| 提示文 |

属人化した“つなぎ業務”、そろそろ限界では?

「この処理は○○さんにしかできないんだよね・・・」そんな声を、一度は職場で耳にしたことがあるかと思います。EDIを通じて届いたデータの受け渡し、あるいは取引先から届くCSVの整形作業など、いま多くの企業で「つなぎ業務」が特定の担当者に集中し、知らず知らずのうちに属人化しています。

たとえばEDIで受信したデータを、社内の基幹システムへ登録できる形に整えてから、今度は別のシステムに手作業で入力していく…。こんな流れが業務の一部として定着しているケースは、実は決して少なくありません。

担当者自身にとっては、慣れたルーチンかもしれません。しかし、それ以外の人にとってはしっかり引き継ぎを行っても、いざ作業しようとすると・・・「え、どうやるの?」と戸惑うような、複雑な作業に感じてしまうこともあります。

背景にあるのは、社内外に散らばるデータ環境です。CRMや会計システム、EDIやExcel、取引先ごとの形式の違うファイル…それぞれの仕組みやフォーマットがバラバラで、それらをどう橋渡しするかは、いつも「人の手」に委ねられています。極端な話、その人が不在になれば業務そのものが止まってしまうリスクも孕んでいます。

そして、属人化が引き起こす問題は「効率の悪さ」だけではありません。もし担当の方が異動や退職によって、その業務が一気にブラックボックス化してしまう可能性があります。そうなると、組織としての継続性や品質の安定性まで脅かされてしまうのです。

少し大げさに聞こえるかもしれませんが、「現場の限界」はもう目前まで来ています。もしくはすでに多くの企業でその限界は現実のものになりつつあるのではないかと思います。

RPA?個別開発?「とりあえず解決」が生んだ新たな混乱

「つなぎ業務」をどうにか効率化しようと、RPAや個別開発に踏み切った企業も少なくないと思います。実際、はじめのうちはそれなりの効果が出ることもあります。たとえば、EDIで受信したデータをRPAで変換ツールに登録してみたり、システム間をつなぐ小さなプログラムを自社で開発してみたりなど・・・「お、便利になったぞ」最初はそんな実感が、現場にもあったはずです。ところが、時間が経つにつれて…その「便利さ」が、次第に別の問題へと変わっていきます。

| データ行 |
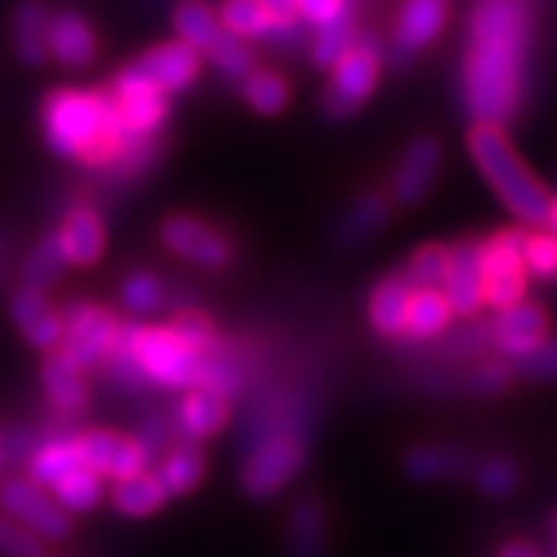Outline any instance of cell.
I'll return each mask as SVG.
<instances>
[{
    "label": "cell",
    "mask_w": 557,
    "mask_h": 557,
    "mask_svg": "<svg viewBox=\"0 0 557 557\" xmlns=\"http://www.w3.org/2000/svg\"><path fill=\"white\" fill-rule=\"evenodd\" d=\"M66 253H63V245H60L58 231H49V234L40 239V243L32 248V253L23 259V282L26 287H37V290H44L49 282L60 276V271L66 268Z\"/></svg>",
    "instance_id": "cell-33"
},
{
    "label": "cell",
    "mask_w": 557,
    "mask_h": 557,
    "mask_svg": "<svg viewBox=\"0 0 557 557\" xmlns=\"http://www.w3.org/2000/svg\"><path fill=\"white\" fill-rule=\"evenodd\" d=\"M523 264L527 271L537 278H557V236L535 234L527 239L523 250Z\"/></svg>",
    "instance_id": "cell-48"
},
{
    "label": "cell",
    "mask_w": 557,
    "mask_h": 557,
    "mask_svg": "<svg viewBox=\"0 0 557 557\" xmlns=\"http://www.w3.org/2000/svg\"><path fill=\"white\" fill-rule=\"evenodd\" d=\"M478 486L486 492V495H495V498H506L509 492H515L518 486V467L506 458H486L475 472Z\"/></svg>",
    "instance_id": "cell-47"
},
{
    "label": "cell",
    "mask_w": 557,
    "mask_h": 557,
    "mask_svg": "<svg viewBox=\"0 0 557 557\" xmlns=\"http://www.w3.org/2000/svg\"><path fill=\"white\" fill-rule=\"evenodd\" d=\"M44 387L60 416L72 418L88 404V387L81 367H74L63 352H52L44 364Z\"/></svg>",
    "instance_id": "cell-24"
},
{
    "label": "cell",
    "mask_w": 557,
    "mask_h": 557,
    "mask_svg": "<svg viewBox=\"0 0 557 557\" xmlns=\"http://www.w3.org/2000/svg\"><path fill=\"white\" fill-rule=\"evenodd\" d=\"M174 26L176 32H180V37H183V44L191 46L194 52L202 54H208V49H211V46L220 40L222 32H225L222 29V23L213 17L211 9L202 7V3H183V7L176 9Z\"/></svg>",
    "instance_id": "cell-34"
},
{
    "label": "cell",
    "mask_w": 557,
    "mask_h": 557,
    "mask_svg": "<svg viewBox=\"0 0 557 557\" xmlns=\"http://www.w3.org/2000/svg\"><path fill=\"white\" fill-rule=\"evenodd\" d=\"M3 282H7V268L0 264V287H3Z\"/></svg>",
    "instance_id": "cell-56"
},
{
    "label": "cell",
    "mask_w": 557,
    "mask_h": 557,
    "mask_svg": "<svg viewBox=\"0 0 557 557\" xmlns=\"http://www.w3.org/2000/svg\"><path fill=\"white\" fill-rule=\"evenodd\" d=\"M120 299H123L125 310H132V313H154L162 301H165V287L160 285V278H157L154 273L137 271L123 282V287H120Z\"/></svg>",
    "instance_id": "cell-42"
},
{
    "label": "cell",
    "mask_w": 557,
    "mask_h": 557,
    "mask_svg": "<svg viewBox=\"0 0 557 557\" xmlns=\"http://www.w3.org/2000/svg\"><path fill=\"white\" fill-rule=\"evenodd\" d=\"M49 9L40 0H23L15 15V40L17 54H21L29 66H44L49 58Z\"/></svg>",
    "instance_id": "cell-28"
},
{
    "label": "cell",
    "mask_w": 557,
    "mask_h": 557,
    "mask_svg": "<svg viewBox=\"0 0 557 557\" xmlns=\"http://www.w3.org/2000/svg\"><path fill=\"white\" fill-rule=\"evenodd\" d=\"M347 9H350L347 0H296V17H301L315 29H322L338 15H345Z\"/></svg>",
    "instance_id": "cell-50"
},
{
    "label": "cell",
    "mask_w": 557,
    "mask_h": 557,
    "mask_svg": "<svg viewBox=\"0 0 557 557\" xmlns=\"http://www.w3.org/2000/svg\"><path fill=\"white\" fill-rule=\"evenodd\" d=\"M225 29V26H222ZM208 58L213 60V66L220 69L227 77H248L250 66H253V54H250L248 46L239 40L231 32H222L220 40L208 49Z\"/></svg>",
    "instance_id": "cell-43"
},
{
    "label": "cell",
    "mask_w": 557,
    "mask_h": 557,
    "mask_svg": "<svg viewBox=\"0 0 557 557\" xmlns=\"http://www.w3.org/2000/svg\"><path fill=\"white\" fill-rule=\"evenodd\" d=\"M54 500L63 512H88L91 506H97L100 500V478L95 472H88L86 467L69 472L63 481L52 486Z\"/></svg>",
    "instance_id": "cell-38"
},
{
    "label": "cell",
    "mask_w": 557,
    "mask_h": 557,
    "mask_svg": "<svg viewBox=\"0 0 557 557\" xmlns=\"http://www.w3.org/2000/svg\"><path fill=\"white\" fill-rule=\"evenodd\" d=\"M273 21H296V0H259Z\"/></svg>",
    "instance_id": "cell-51"
},
{
    "label": "cell",
    "mask_w": 557,
    "mask_h": 557,
    "mask_svg": "<svg viewBox=\"0 0 557 557\" xmlns=\"http://www.w3.org/2000/svg\"><path fill=\"white\" fill-rule=\"evenodd\" d=\"M532 40L529 0H475L463 58V106L475 125L504 128L518 114Z\"/></svg>",
    "instance_id": "cell-1"
},
{
    "label": "cell",
    "mask_w": 557,
    "mask_h": 557,
    "mask_svg": "<svg viewBox=\"0 0 557 557\" xmlns=\"http://www.w3.org/2000/svg\"><path fill=\"white\" fill-rule=\"evenodd\" d=\"M315 418V393L299 384L259 387L245 412L243 444L245 453H253L262 444L282 438L308 441Z\"/></svg>",
    "instance_id": "cell-3"
},
{
    "label": "cell",
    "mask_w": 557,
    "mask_h": 557,
    "mask_svg": "<svg viewBox=\"0 0 557 557\" xmlns=\"http://www.w3.org/2000/svg\"><path fill=\"white\" fill-rule=\"evenodd\" d=\"M222 26L231 35L243 37H268L273 26V17L259 0H227L222 7Z\"/></svg>",
    "instance_id": "cell-39"
},
{
    "label": "cell",
    "mask_w": 557,
    "mask_h": 557,
    "mask_svg": "<svg viewBox=\"0 0 557 557\" xmlns=\"http://www.w3.org/2000/svg\"><path fill=\"white\" fill-rule=\"evenodd\" d=\"M117 100L125 134H162V123L169 117L165 95H160V91H134V95H117Z\"/></svg>",
    "instance_id": "cell-29"
},
{
    "label": "cell",
    "mask_w": 557,
    "mask_h": 557,
    "mask_svg": "<svg viewBox=\"0 0 557 557\" xmlns=\"http://www.w3.org/2000/svg\"><path fill=\"white\" fill-rule=\"evenodd\" d=\"M77 453H81L83 467L88 472H95L97 478L103 475L114 478V481H123V478H132L137 472H143V467H146L143 453H139L132 438L103 433V430L77 435Z\"/></svg>",
    "instance_id": "cell-14"
},
{
    "label": "cell",
    "mask_w": 557,
    "mask_h": 557,
    "mask_svg": "<svg viewBox=\"0 0 557 557\" xmlns=\"http://www.w3.org/2000/svg\"><path fill=\"white\" fill-rule=\"evenodd\" d=\"M449 310L458 315H475L484 305V264H481V243L463 239L449 250L447 278L441 285Z\"/></svg>",
    "instance_id": "cell-12"
},
{
    "label": "cell",
    "mask_w": 557,
    "mask_h": 557,
    "mask_svg": "<svg viewBox=\"0 0 557 557\" xmlns=\"http://www.w3.org/2000/svg\"><path fill=\"white\" fill-rule=\"evenodd\" d=\"M171 433L180 444H197L208 435H216L227 421V401L208 389H188V396L176 404L169 416Z\"/></svg>",
    "instance_id": "cell-18"
},
{
    "label": "cell",
    "mask_w": 557,
    "mask_h": 557,
    "mask_svg": "<svg viewBox=\"0 0 557 557\" xmlns=\"http://www.w3.org/2000/svg\"><path fill=\"white\" fill-rule=\"evenodd\" d=\"M66 262L72 264H95L103 257L106 227L100 213L91 206H77L69 211L66 222L58 231Z\"/></svg>",
    "instance_id": "cell-21"
},
{
    "label": "cell",
    "mask_w": 557,
    "mask_h": 557,
    "mask_svg": "<svg viewBox=\"0 0 557 557\" xmlns=\"http://www.w3.org/2000/svg\"><path fill=\"white\" fill-rule=\"evenodd\" d=\"M3 463H7V444H3V435H0V470H3Z\"/></svg>",
    "instance_id": "cell-55"
},
{
    "label": "cell",
    "mask_w": 557,
    "mask_h": 557,
    "mask_svg": "<svg viewBox=\"0 0 557 557\" xmlns=\"http://www.w3.org/2000/svg\"><path fill=\"white\" fill-rule=\"evenodd\" d=\"M243 95L259 114H276L287 106L290 88L273 72H250L243 83Z\"/></svg>",
    "instance_id": "cell-41"
},
{
    "label": "cell",
    "mask_w": 557,
    "mask_h": 557,
    "mask_svg": "<svg viewBox=\"0 0 557 557\" xmlns=\"http://www.w3.org/2000/svg\"><path fill=\"white\" fill-rule=\"evenodd\" d=\"M0 504L9 512V518L32 532L35 537L46 541H63L72 535V521L69 512H63L58 500L49 498L46 490L35 486L29 478H9L0 486Z\"/></svg>",
    "instance_id": "cell-9"
},
{
    "label": "cell",
    "mask_w": 557,
    "mask_h": 557,
    "mask_svg": "<svg viewBox=\"0 0 557 557\" xmlns=\"http://www.w3.org/2000/svg\"><path fill=\"white\" fill-rule=\"evenodd\" d=\"M441 169V146L433 137H418L398 162L393 176V202L410 208L426 197Z\"/></svg>",
    "instance_id": "cell-16"
},
{
    "label": "cell",
    "mask_w": 557,
    "mask_h": 557,
    "mask_svg": "<svg viewBox=\"0 0 557 557\" xmlns=\"http://www.w3.org/2000/svg\"><path fill=\"white\" fill-rule=\"evenodd\" d=\"M165 498L169 495H165L154 472H137V475L117 481V486H114V506L123 515H132V518L151 515L154 509H160Z\"/></svg>",
    "instance_id": "cell-32"
},
{
    "label": "cell",
    "mask_w": 557,
    "mask_h": 557,
    "mask_svg": "<svg viewBox=\"0 0 557 557\" xmlns=\"http://www.w3.org/2000/svg\"><path fill=\"white\" fill-rule=\"evenodd\" d=\"M9 248H12V239H9L7 231H3V227H0V257H3V253H7Z\"/></svg>",
    "instance_id": "cell-53"
},
{
    "label": "cell",
    "mask_w": 557,
    "mask_h": 557,
    "mask_svg": "<svg viewBox=\"0 0 557 557\" xmlns=\"http://www.w3.org/2000/svg\"><path fill=\"white\" fill-rule=\"evenodd\" d=\"M174 438L171 433V421L169 416H160V412H148L137 426V435H134V444L143 453V461L154 463L160 461L165 447H169V441Z\"/></svg>",
    "instance_id": "cell-44"
},
{
    "label": "cell",
    "mask_w": 557,
    "mask_h": 557,
    "mask_svg": "<svg viewBox=\"0 0 557 557\" xmlns=\"http://www.w3.org/2000/svg\"><path fill=\"white\" fill-rule=\"evenodd\" d=\"M509 367H512V373L532 379V382H552L557 379V338H543L535 350L515 359Z\"/></svg>",
    "instance_id": "cell-46"
},
{
    "label": "cell",
    "mask_w": 557,
    "mask_h": 557,
    "mask_svg": "<svg viewBox=\"0 0 557 557\" xmlns=\"http://www.w3.org/2000/svg\"><path fill=\"white\" fill-rule=\"evenodd\" d=\"M527 231H500L481 243V264H484V301L498 310H509L523 301L527 290Z\"/></svg>",
    "instance_id": "cell-4"
},
{
    "label": "cell",
    "mask_w": 557,
    "mask_h": 557,
    "mask_svg": "<svg viewBox=\"0 0 557 557\" xmlns=\"http://www.w3.org/2000/svg\"><path fill=\"white\" fill-rule=\"evenodd\" d=\"M549 319L537 305H515L509 310H500V315L492 322V347H498L509 359H521L535 350L546 338Z\"/></svg>",
    "instance_id": "cell-17"
},
{
    "label": "cell",
    "mask_w": 557,
    "mask_h": 557,
    "mask_svg": "<svg viewBox=\"0 0 557 557\" xmlns=\"http://www.w3.org/2000/svg\"><path fill=\"white\" fill-rule=\"evenodd\" d=\"M202 472H206L202 449L197 444H180V447L165 455V461L160 463V472H154V475L160 478L165 495H185L202 481Z\"/></svg>",
    "instance_id": "cell-30"
},
{
    "label": "cell",
    "mask_w": 557,
    "mask_h": 557,
    "mask_svg": "<svg viewBox=\"0 0 557 557\" xmlns=\"http://www.w3.org/2000/svg\"><path fill=\"white\" fill-rule=\"evenodd\" d=\"M9 313L21 336L37 350H54L63 342V315L49 305L44 290L23 285L9 301Z\"/></svg>",
    "instance_id": "cell-15"
},
{
    "label": "cell",
    "mask_w": 557,
    "mask_h": 557,
    "mask_svg": "<svg viewBox=\"0 0 557 557\" xmlns=\"http://www.w3.org/2000/svg\"><path fill=\"white\" fill-rule=\"evenodd\" d=\"M379 66L382 54L373 37H361L352 44L350 52L338 60L333 72L331 88L324 95V109L331 117H350L352 111L373 95L375 81H379Z\"/></svg>",
    "instance_id": "cell-8"
},
{
    "label": "cell",
    "mask_w": 557,
    "mask_h": 557,
    "mask_svg": "<svg viewBox=\"0 0 557 557\" xmlns=\"http://www.w3.org/2000/svg\"><path fill=\"white\" fill-rule=\"evenodd\" d=\"M134 350L143 373L151 387L169 389H197L202 356L191 352L171 336L169 327H143L139 324Z\"/></svg>",
    "instance_id": "cell-6"
},
{
    "label": "cell",
    "mask_w": 557,
    "mask_h": 557,
    "mask_svg": "<svg viewBox=\"0 0 557 557\" xmlns=\"http://www.w3.org/2000/svg\"><path fill=\"white\" fill-rule=\"evenodd\" d=\"M555 529H557V518H555Z\"/></svg>",
    "instance_id": "cell-57"
},
{
    "label": "cell",
    "mask_w": 557,
    "mask_h": 557,
    "mask_svg": "<svg viewBox=\"0 0 557 557\" xmlns=\"http://www.w3.org/2000/svg\"><path fill=\"white\" fill-rule=\"evenodd\" d=\"M412 285L404 278V273L382 278L370 296V324L375 333L384 338H398L407 333V310H410Z\"/></svg>",
    "instance_id": "cell-23"
},
{
    "label": "cell",
    "mask_w": 557,
    "mask_h": 557,
    "mask_svg": "<svg viewBox=\"0 0 557 557\" xmlns=\"http://www.w3.org/2000/svg\"><path fill=\"white\" fill-rule=\"evenodd\" d=\"M26 467H29V481L40 490H52L69 472L81 470L83 463L81 453H77V435L69 426L66 416H60L58 424L37 438V447L32 449Z\"/></svg>",
    "instance_id": "cell-13"
},
{
    "label": "cell",
    "mask_w": 557,
    "mask_h": 557,
    "mask_svg": "<svg viewBox=\"0 0 557 557\" xmlns=\"http://www.w3.org/2000/svg\"><path fill=\"white\" fill-rule=\"evenodd\" d=\"M171 336L180 342L183 347H188L197 356H206L216 342H220V333L213 327V322L206 313L199 310H176V315L169 324Z\"/></svg>",
    "instance_id": "cell-40"
},
{
    "label": "cell",
    "mask_w": 557,
    "mask_h": 557,
    "mask_svg": "<svg viewBox=\"0 0 557 557\" xmlns=\"http://www.w3.org/2000/svg\"><path fill=\"white\" fill-rule=\"evenodd\" d=\"M0 555L3 557H44V546L32 532L0 515Z\"/></svg>",
    "instance_id": "cell-49"
},
{
    "label": "cell",
    "mask_w": 557,
    "mask_h": 557,
    "mask_svg": "<svg viewBox=\"0 0 557 557\" xmlns=\"http://www.w3.org/2000/svg\"><path fill=\"white\" fill-rule=\"evenodd\" d=\"M308 458V441L301 438H282L262 444L253 453H248L243 470V490L250 498L264 500L305 467Z\"/></svg>",
    "instance_id": "cell-10"
},
{
    "label": "cell",
    "mask_w": 557,
    "mask_h": 557,
    "mask_svg": "<svg viewBox=\"0 0 557 557\" xmlns=\"http://www.w3.org/2000/svg\"><path fill=\"white\" fill-rule=\"evenodd\" d=\"M492 347V322L486 319H470L458 331L449 333L438 347V356L444 361H470Z\"/></svg>",
    "instance_id": "cell-36"
},
{
    "label": "cell",
    "mask_w": 557,
    "mask_h": 557,
    "mask_svg": "<svg viewBox=\"0 0 557 557\" xmlns=\"http://www.w3.org/2000/svg\"><path fill=\"white\" fill-rule=\"evenodd\" d=\"M447 268L449 250L441 248V245H424V248L412 253V259L407 262V271L401 273L412 285V290H441L444 278H447Z\"/></svg>",
    "instance_id": "cell-37"
},
{
    "label": "cell",
    "mask_w": 557,
    "mask_h": 557,
    "mask_svg": "<svg viewBox=\"0 0 557 557\" xmlns=\"http://www.w3.org/2000/svg\"><path fill=\"white\" fill-rule=\"evenodd\" d=\"M199 74V52L185 44H165L146 52L132 66L123 69L114 81L117 95H134V91H180L191 86Z\"/></svg>",
    "instance_id": "cell-5"
},
{
    "label": "cell",
    "mask_w": 557,
    "mask_h": 557,
    "mask_svg": "<svg viewBox=\"0 0 557 557\" xmlns=\"http://www.w3.org/2000/svg\"><path fill=\"white\" fill-rule=\"evenodd\" d=\"M549 225H552V231H555V236H557V199H552V216H549Z\"/></svg>",
    "instance_id": "cell-54"
},
{
    "label": "cell",
    "mask_w": 557,
    "mask_h": 557,
    "mask_svg": "<svg viewBox=\"0 0 557 557\" xmlns=\"http://www.w3.org/2000/svg\"><path fill=\"white\" fill-rule=\"evenodd\" d=\"M352 44H356V29H352V15H350V9H347L345 15H338L336 21H331L327 26H322V29L315 32V40H313L315 66L333 69L338 60L350 52Z\"/></svg>",
    "instance_id": "cell-35"
},
{
    "label": "cell",
    "mask_w": 557,
    "mask_h": 557,
    "mask_svg": "<svg viewBox=\"0 0 557 557\" xmlns=\"http://www.w3.org/2000/svg\"><path fill=\"white\" fill-rule=\"evenodd\" d=\"M162 243L169 245L176 257L188 259L199 268H211V271L225 268L234 257V248H231L225 234H220L216 227L206 225L197 216H185V213L169 216L162 222Z\"/></svg>",
    "instance_id": "cell-11"
},
{
    "label": "cell",
    "mask_w": 557,
    "mask_h": 557,
    "mask_svg": "<svg viewBox=\"0 0 557 557\" xmlns=\"http://www.w3.org/2000/svg\"><path fill=\"white\" fill-rule=\"evenodd\" d=\"M389 213H393V206H389V197L373 191L359 197L350 206V211L345 213V220L338 222L336 227V243L345 245V248H352V245L364 243L370 236H375L387 225Z\"/></svg>",
    "instance_id": "cell-27"
},
{
    "label": "cell",
    "mask_w": 557,
    "mask_h": 557,
    "mask_svg": "<svg viewBox=\"0 0 557 557\" xmlns=\"http://www.w3.org/2000/svg\"><path fill=\"white\" fill-rule=\"evenodd\" d=\"M49 54L58 60L60 66L83 69L88 66L97 54V37L86 17L77 12H58L49 21Z\"/></svg>",
    "instance_id": "cell-20"
},
{
    "label": "cell",
    "mask_w": 557,
    "mask_h": 557,
    "mask_svg": "<svg viewBox=\"0 0 557 557\" xmlns=\"http://www.w3.org/2000/svg\"><path fill=\"white\" fill-rule=\"evenodd\" d=\"M509 379H512V367L506 361H481L463 375V389L472 393V396H498L509 387Z\"/></svg>",
    "instance_id": "cell-45"
},
{
    "label": "cell",
    "mask_w": 557,
    "mask_h": 557,
    "mask_svg": "<svg viewBox=\"0 0 557 557\" xmlns=\"http://www.w3.org/2000/svg\"><path fill=\"white\" fill-rule=\"evenodd\" d=\"M470 154L490 180L504 206L527 225H549L552 197L527 169L498 125H475L470 134Z\"/></svg>",
    "instance_id": "cell-2"
},
{
    "label": "cell",
    "mask_w": 557,
    "mask_h": 557,
    "mask_svg": "<svg viewBox=\"0 0 557 557\" xmlns=\"http://www.w3.org/2000/svg\"><path fill=\"white\" fill-rule=\"evenodd\" d=\"M117 319L100 305L91 301H72L63 310V342L60 350L74 367H81L83 373L91 367L103 364L114 333H117Z\"/></svg>",
    "instance_id": "cell-7"
},
{
    "label": "cell",
    "mask_w": 557,
    "mask_h": 557,
    "mask_svg": "<svg viewBox=\"0 0 557 557\" xmlns=\"http://www.w3.org/2000/svg\"><path fill=\"white\" fill-rule=\"evenodd\" d=\"M137 331V322L117 324L114 342H111L109 352H106L103 359L106 382H109L111 387H117L120 393H128V396H143V393H148V387H151V382H148L146 373H143V367H139L137 361V350H134Z\"/></svg>",
    "instance_id": "cell-22"
},
{
    "label": "cell",
    "mask_w": 557,
    "mask_h": 557,
    "mask_svg": "<svg viewBox=\"0 0 557 557\" xmlns=\"http://www.w3.org/2000/svg\"><path fill=\"white\" fill-rule=\"evenodd\" d=\"M449 15V0H404L396 23V49L401 54L421 52L441 35Z\"/></svg>",
    "instance_id": "cell-19"
},
{
    "label": "cell",
    "mask_w": 557,
    "mask_h": 557,
    "mask_svg": "<svg viewBox=\"0 0 557 557\" xmlns=\"http://www.w3.org/2000/svg\"><path fill=\"white\" fill-rule=\"evenodd\" d=\"M498 557H541L537 555L535 546H529V543H509V546H504V549L498 552Z\"/></svg>",
    "instance_id": "cell-52"
},
{
    "label": "cell",
    "mask_w": 557,
    "mask_h": 557,
    "mask_svg": "<svg viewBox=\"0 0 557 557\" xmlns=\"http://www.w3.org/2000/svg\"><path fill=\"white\" fill-rule=\"evenodd\" d=\"M324 532H327V521H324L322 504L313 495L296 500L287 515V537H290L287 557H327Z\"/></svg>",
    "instance_id": "cell-25"
},
{
    "label": "cell",
    "mask_w": 557,
    "mask_h": 557,
    "mask_svg": "<svg viewBox=\"0 0 557 557\" xmlns=\"http://www.w3.org/2000/svg\"><path fill=\"white\" fill-rule=\"evenodd\" d=\"M472 467V458L455 447H418L404 458V472L418 484H435L461 478Z\"/></svg>",
    "instance_id": "cell-26"
},
{
    "label": "cell",
    "mask_w": 557,
    "mask_h": 557,
    "mask_svg": "<svg viewBox=\"0 0 557 557\" xmlns=\"http://www.w3.org/2000/svg\"><path fill=\"white\" fill-rule=\"evenodd\" d=\"M453 310H449L447 299L441 290H416L410 299V310H407V333L416 342H426L435 338L438 333L447 331Z\"/></svg>",
    "instance_id": "cell-31"
}]
</instances>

| 作業内容 |
[1] 提示文について、次の問いに答えよ。解答には問いと同じ記号を付けること。
(a) 取引先から届く何の整形作業が例に挙げられているか。
(b) 担当者が異動や退職をすると、その業務はどうなる可能性があるとされているか。
(c) 「つなぎ業務」を効率化しようと企業が踏み切った手段として、何と何が挙げられているか。
[2] 提示文のうち、「担当者自身にとっては、慣れた」を含むところから始め、「あるのではないかと思います。」の後で止めて、その範囲を一字も変えずに書き出せ。

| 解答 |
[1]
(a) CSVの整形作業
(b) 一気にブラックボックス化してしまう可能性がある。
(c) RPAと個別開発

[2]
担当者自身にとっては、慣れたルーチンかもしれません。しかし、それ以外の人にとってはしっかり引き継ぎを行っても、いざ作業しようとすると・・・「え、どうやるの?」と戸惑うような、複雑な作業に感じてしまうこともあります。

背景にあるのは、社内外に散らばるデータ環境です。CRMや会計システム、EDIやExcel、取引先ごとの形式の違うファイル…それぞれの仕組みやフォーマットがバラバラで、それらをどう橋渡しするかは、いつも「人の手」に委ねられています。極端な話、その人が不在になれば業務そのものが止まってしまうリスクも孕んでいます。

そして、属人化が引き起こす問題は「効率の悪さ」だけではありません。もし担当の方が異動や退職によって、その業務が一気にブラックボックス化してしまう可能性があります。そうなると、組織としての継続性や品質の安定性まで脅かされてしまうのです。

少し大げさに聞こえるかもしれませんが、「現場の限界」はもう目前まで来ています。もしくはすでに多くの企業でその限界は現実のものになりつつあるのではないかと思います。